### GIVEN EXERCISE 1
Arrange the rows below as a numbered list, starting at the line with "What distance from" and ending at the line with "942 millimetres", both included. Omit blank lines.

### EXTRACTED TEXT
In 1948, Ralph
Alpher and Robert Herman (both in George Gamow’s team) came to the conclusion
that if the universe had come out of a Big Bang and had expanded since that
point in time, there should exist a cosmic background radiation in
the frequency of microwaves (or what means the same, at a temperature of about
5K, 5 degrees above absolute zero). Alpher and Gamow had published that same
year another prediction about the average composition of the cosmos, starting
from the Big Bang theory.
In 1964, Arno
Penzias and Robert Wilson were working with a newly built very powerful radio
telescope and detected a background noise that could not be eliminated. First
they thought that it would be of terrestrial origin, but once all the possible
sources of noise had been taken into account, the effect persisted. Then they
came to the conclusion that such noise could not come from the solar system or
from our galaxy (for in that case it would be more intense in one direction
than in another), and that its origin had to be cosmic. The
temperature of that radiation (that is, its frequency, considering the Wien
equation) turned out to be about 3K. Robert Burke of MIT
suggested to Penzias that such noise could be the cosmic background radiation
predicted by Alpher and Herman. This was in fact confirmed. For their
discovery, Penzias and Wilson received the Nobel Prize in 1978.
Along with the
argument based on the average composition of the universe, the cosmic background
radiation gave the accolade to the Big Bang theory, which became the
standard cosmological theory (although see an
earlier article on this blog).
Arno Penzias |
In the half-century
since its discovery, the cosmic background radiation has become one of the
best-studied objects in the universe. Thus, we now know that its temperature is
equal to 2.72548 K, which corresponds to a frequency
peak of 160.23 gigahertz (in the microwave region). Its intensity is almost the
same in all directions, but tiny variations are detected, of the order of one
part in 100,000. These differences are represented in the maps that usually
appear on the front page of newspapers, with red (hotter) and blue (coldest)
areas, but the differences are very exaggerated, because they affect the fifth
decimal place of the temperature (the 8 in the value indicated above).

### GIVEN EXERCISE 2
In the passage on the cosmic background radiation, in what year did Penzias and Wilson receive the Nobel Prize for their discovery?

[Rows from a spatial question set]
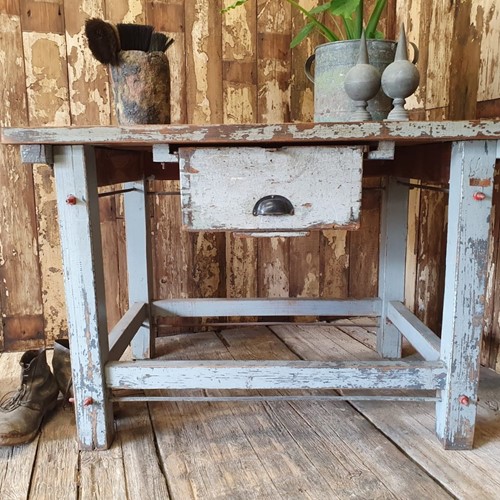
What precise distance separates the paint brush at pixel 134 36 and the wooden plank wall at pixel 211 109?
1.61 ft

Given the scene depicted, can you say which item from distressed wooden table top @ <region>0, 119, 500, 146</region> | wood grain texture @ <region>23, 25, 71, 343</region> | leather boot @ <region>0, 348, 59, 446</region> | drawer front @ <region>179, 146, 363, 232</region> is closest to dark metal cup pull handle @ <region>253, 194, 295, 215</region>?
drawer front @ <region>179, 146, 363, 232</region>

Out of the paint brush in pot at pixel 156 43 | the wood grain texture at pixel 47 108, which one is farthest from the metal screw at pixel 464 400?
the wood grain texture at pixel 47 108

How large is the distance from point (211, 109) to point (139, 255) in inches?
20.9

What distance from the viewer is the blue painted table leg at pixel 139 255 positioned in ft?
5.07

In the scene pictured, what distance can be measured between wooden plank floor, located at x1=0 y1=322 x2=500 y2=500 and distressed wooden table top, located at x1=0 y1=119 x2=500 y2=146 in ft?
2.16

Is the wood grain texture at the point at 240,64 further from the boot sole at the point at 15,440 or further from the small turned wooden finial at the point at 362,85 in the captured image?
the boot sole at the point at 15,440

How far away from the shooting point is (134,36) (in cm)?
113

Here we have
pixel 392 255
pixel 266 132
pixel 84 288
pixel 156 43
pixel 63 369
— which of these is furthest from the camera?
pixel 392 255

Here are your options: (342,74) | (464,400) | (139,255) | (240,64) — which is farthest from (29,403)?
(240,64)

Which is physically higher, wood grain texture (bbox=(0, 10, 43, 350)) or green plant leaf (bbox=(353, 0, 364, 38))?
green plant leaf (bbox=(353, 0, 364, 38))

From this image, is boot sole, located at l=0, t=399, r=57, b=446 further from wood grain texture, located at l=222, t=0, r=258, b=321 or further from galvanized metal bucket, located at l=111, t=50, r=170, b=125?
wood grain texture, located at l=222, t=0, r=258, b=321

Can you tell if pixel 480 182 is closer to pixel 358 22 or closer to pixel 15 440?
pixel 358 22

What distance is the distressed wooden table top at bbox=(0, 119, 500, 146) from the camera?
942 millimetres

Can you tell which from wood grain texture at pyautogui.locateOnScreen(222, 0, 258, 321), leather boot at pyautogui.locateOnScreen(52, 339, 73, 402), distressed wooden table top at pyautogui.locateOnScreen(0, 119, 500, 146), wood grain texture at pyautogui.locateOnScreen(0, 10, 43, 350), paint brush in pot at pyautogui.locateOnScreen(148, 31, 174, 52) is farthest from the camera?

### FULL OUTPUT 1
1. What distance from the viewer is the blue painted table leg at pixel 139 255 positioned in ft?
2. 5.07
3. In the scene pictured, what distance can be measured between wooden plank floor, located at x1=0 y1=322 x2=500 y2=500 and distressed wooden table top, located at x1=0 y1=119 x2=500 y2=146 in ft?
4. 2.16
5. Is the wood grain texture at the point at 240,64 further from the boot sole at the point at 15,440 or further from the small turned wooden finial at the point at 362,85 in the captured image?
6. the boot sole at the point at 15,440
7. How far away from the shooting point is (134,36) (in cm)?
8. 113
9. Here we have
10. pixel 392 255
11. pixel 266 132
12. pixel 84 288
13. pixel 156 43
14. pixel 63 369
15. — which of these is furthest from the camera?
16. pixel 392 255
17. Here are your options: (342,74) | (464,400) | (139,255) | (240,64) — which is farthest from (29,403)?
18. (240,64)
19. Which is physically higher, wood grain texture (bbox=(0, 10, 43, 350)) or green plant leaf (bbox=(353, 0, 364, 38))?
20. green plant leaf (bbox=(353, 0, 364, 38))
21. From this image, is boot sole, located at l=0, t=399, r=57, b=446 further from wood grain texture, located at l=222, t=0, r=258, b=321 or further from galvanized metal bucket, located at l=111, t=50, r=170, b=125?
22. wood grain texture, located at l=222, t=0, r=258, b=321
23. Can you tell if pixel 480 182 is closer to pixel 358 22 or closer to pixel 15 440?
24. pixel 358 22
25. What distance is the distressed wooden table top at bbox=(0, 119, 500, 146) from the camera?
26. 942 millimetres

### FULL OUTPUT 2
1978